Work required
Each line from the one with "XLDent Cloud Blog" through the last line of the material is to be printed exactly; no other line and no picture belongs in the copy.

The data
>>>
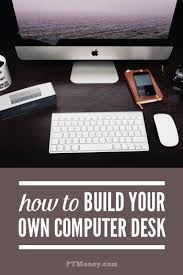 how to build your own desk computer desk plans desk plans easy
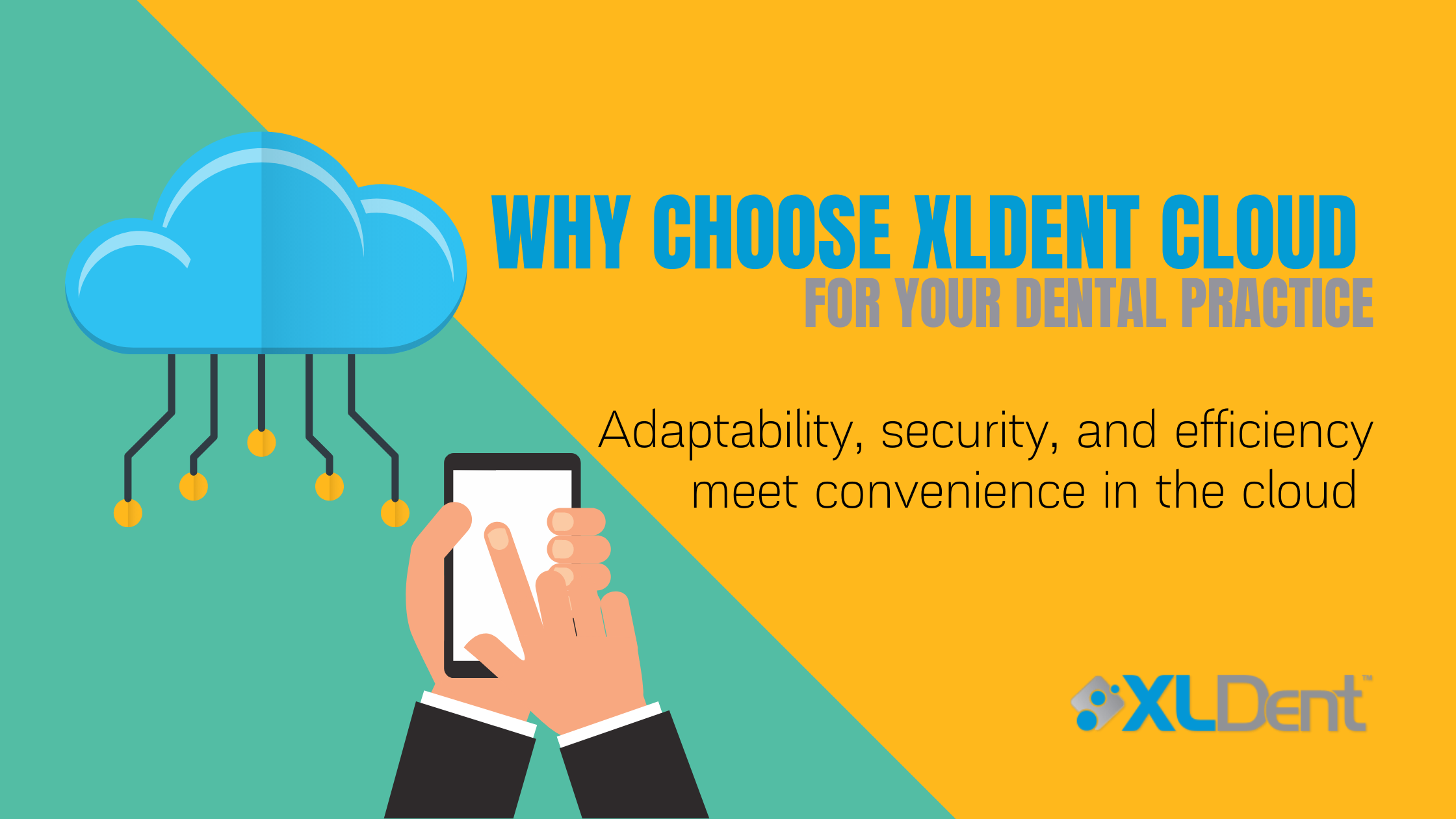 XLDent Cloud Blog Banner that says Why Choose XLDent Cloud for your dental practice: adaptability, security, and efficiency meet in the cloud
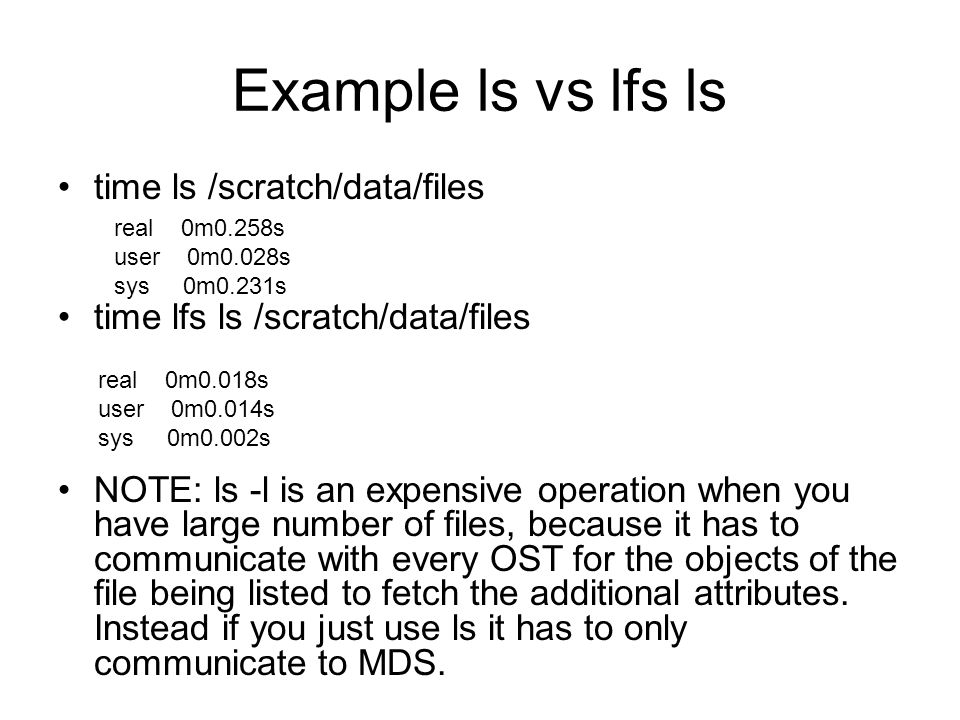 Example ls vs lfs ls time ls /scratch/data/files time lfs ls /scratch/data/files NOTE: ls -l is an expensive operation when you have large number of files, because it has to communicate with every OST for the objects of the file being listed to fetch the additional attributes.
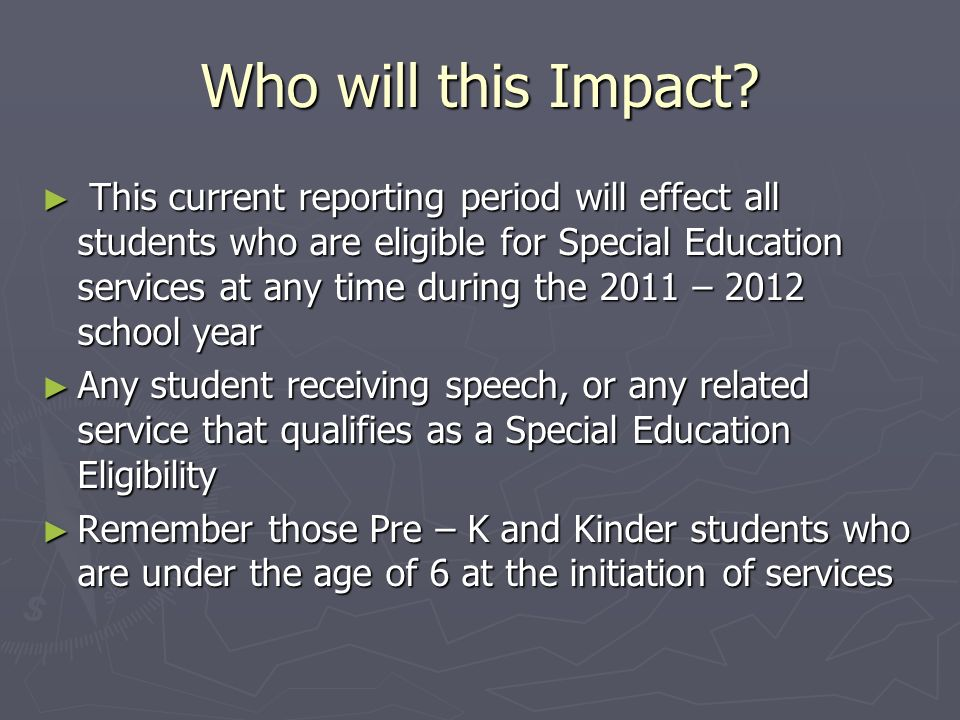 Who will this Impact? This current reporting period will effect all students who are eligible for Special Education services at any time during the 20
<<<
Exercise result
 XLDent Cloud Blog Banner that says Why Choose XLDent Cloud for your dental practice: adaptability, security, and efficiency meet in the cloud
 Example ls vs lfs ls time ls /scratch/data/files time lfs ls /scratch/data/files NOTE: ls -l is an expensive operation when you have large number of files, because it has to communicate with every OST for the objects of the file being listed to fetch the additional attributes.
 Who will this Impact? This current reporting period will effect all students who are eligible for Special Education services at any time during the 20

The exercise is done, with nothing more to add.